= Francesco Vottari =

Italian criminal (born 1971)

Italian police escort Vottari after his arrest in San Luca in October 2007

Francesco Vottari (born 16 July 1971 in Locri, Calabria), also known as Cicciu u Frunzu, is a boss of the 'Ndrangheta mafia-style organization from San Luca in Calabria. He is the son of Giuseppe Vottari. He is married to Maria Pelle, the daughter of Antonio Pelle, the capo crimine of the organisation.

He is one of the bosses of the Pelle-Vottari-Romeo clan, involved in a bloody feud with the Strangio-Nirta clan since 1991. Both clans are based in San Luca, and their vendetta is known as the San Luca feud. The conflict received significant public attention on 15 August 2007, when six men belonging to the Pelle-Vottari-Romeo clan were shot dead in their cars in front of a pizzeria near the train station of Duisburg in western Germany.

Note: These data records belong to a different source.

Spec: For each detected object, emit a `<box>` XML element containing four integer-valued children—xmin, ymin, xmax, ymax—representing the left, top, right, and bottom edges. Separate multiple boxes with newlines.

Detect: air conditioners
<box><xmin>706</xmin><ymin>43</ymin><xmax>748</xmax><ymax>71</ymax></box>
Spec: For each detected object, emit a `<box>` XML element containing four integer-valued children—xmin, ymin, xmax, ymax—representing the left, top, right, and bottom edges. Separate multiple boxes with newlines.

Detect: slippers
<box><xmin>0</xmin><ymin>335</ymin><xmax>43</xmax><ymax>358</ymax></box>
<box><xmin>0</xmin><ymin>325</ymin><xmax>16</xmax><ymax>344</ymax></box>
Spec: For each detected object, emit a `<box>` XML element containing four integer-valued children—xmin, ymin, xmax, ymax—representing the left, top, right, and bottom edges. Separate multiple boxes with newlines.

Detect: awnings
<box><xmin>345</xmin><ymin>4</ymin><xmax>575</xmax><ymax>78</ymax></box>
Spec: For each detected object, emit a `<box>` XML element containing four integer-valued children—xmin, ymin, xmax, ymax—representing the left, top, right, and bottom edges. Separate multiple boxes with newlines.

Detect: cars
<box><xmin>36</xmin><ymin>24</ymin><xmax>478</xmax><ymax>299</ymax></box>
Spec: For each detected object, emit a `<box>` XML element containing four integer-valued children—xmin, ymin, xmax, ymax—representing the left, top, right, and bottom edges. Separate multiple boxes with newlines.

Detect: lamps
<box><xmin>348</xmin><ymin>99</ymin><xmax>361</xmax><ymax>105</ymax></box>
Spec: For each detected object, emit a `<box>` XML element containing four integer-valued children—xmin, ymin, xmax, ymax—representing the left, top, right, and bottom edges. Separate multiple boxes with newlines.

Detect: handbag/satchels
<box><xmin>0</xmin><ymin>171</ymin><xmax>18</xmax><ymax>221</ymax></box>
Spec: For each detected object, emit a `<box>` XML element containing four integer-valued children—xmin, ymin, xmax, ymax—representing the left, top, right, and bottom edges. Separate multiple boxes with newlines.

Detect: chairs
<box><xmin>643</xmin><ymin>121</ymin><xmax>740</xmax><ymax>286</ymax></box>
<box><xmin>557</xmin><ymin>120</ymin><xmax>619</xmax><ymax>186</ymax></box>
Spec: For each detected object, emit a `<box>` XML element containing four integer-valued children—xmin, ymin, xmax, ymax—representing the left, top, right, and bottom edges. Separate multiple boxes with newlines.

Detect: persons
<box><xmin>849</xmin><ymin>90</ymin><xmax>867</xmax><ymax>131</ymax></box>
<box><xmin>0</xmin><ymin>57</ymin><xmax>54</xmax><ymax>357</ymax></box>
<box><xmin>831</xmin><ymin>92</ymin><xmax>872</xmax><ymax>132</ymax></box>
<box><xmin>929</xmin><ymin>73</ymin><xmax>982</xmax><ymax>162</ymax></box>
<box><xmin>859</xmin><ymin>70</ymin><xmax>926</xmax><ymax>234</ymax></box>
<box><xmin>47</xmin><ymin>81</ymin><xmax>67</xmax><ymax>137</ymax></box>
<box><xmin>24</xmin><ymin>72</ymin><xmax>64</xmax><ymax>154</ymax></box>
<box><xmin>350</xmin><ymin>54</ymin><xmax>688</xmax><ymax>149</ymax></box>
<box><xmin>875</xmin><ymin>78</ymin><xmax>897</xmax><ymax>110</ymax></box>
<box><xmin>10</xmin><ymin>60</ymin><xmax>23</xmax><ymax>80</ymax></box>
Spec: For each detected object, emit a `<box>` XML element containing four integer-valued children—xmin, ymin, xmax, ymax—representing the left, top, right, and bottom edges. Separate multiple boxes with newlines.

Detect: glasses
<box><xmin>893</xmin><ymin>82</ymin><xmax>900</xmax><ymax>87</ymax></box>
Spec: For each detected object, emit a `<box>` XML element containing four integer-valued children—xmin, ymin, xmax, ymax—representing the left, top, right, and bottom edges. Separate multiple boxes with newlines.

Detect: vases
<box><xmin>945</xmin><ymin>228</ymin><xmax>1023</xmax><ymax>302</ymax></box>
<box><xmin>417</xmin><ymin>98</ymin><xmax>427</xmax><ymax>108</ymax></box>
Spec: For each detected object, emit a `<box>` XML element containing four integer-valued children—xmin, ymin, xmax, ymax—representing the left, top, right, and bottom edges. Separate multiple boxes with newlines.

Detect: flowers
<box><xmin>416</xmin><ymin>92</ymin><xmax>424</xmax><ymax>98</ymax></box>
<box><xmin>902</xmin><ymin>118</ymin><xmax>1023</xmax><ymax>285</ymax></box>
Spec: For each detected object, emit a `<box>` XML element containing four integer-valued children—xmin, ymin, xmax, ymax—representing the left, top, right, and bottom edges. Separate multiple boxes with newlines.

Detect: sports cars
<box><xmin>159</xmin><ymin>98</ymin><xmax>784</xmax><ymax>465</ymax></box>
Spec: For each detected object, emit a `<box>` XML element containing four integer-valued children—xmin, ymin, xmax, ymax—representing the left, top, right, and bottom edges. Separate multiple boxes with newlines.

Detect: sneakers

Italian police drastically heightened security measures in San Luca as a result, and stepped up operations against both clans. Vottari managed to avoid capture in a major police raid on San Luca two weeks after the Duisburg killings. However, he was arrested on 12 October 2007, while he tried to hide under his bed.

On 12 July 2011, the Criminal Court in Locri sentenced Vottari to life imprisonment for the Maria Strangio's killing.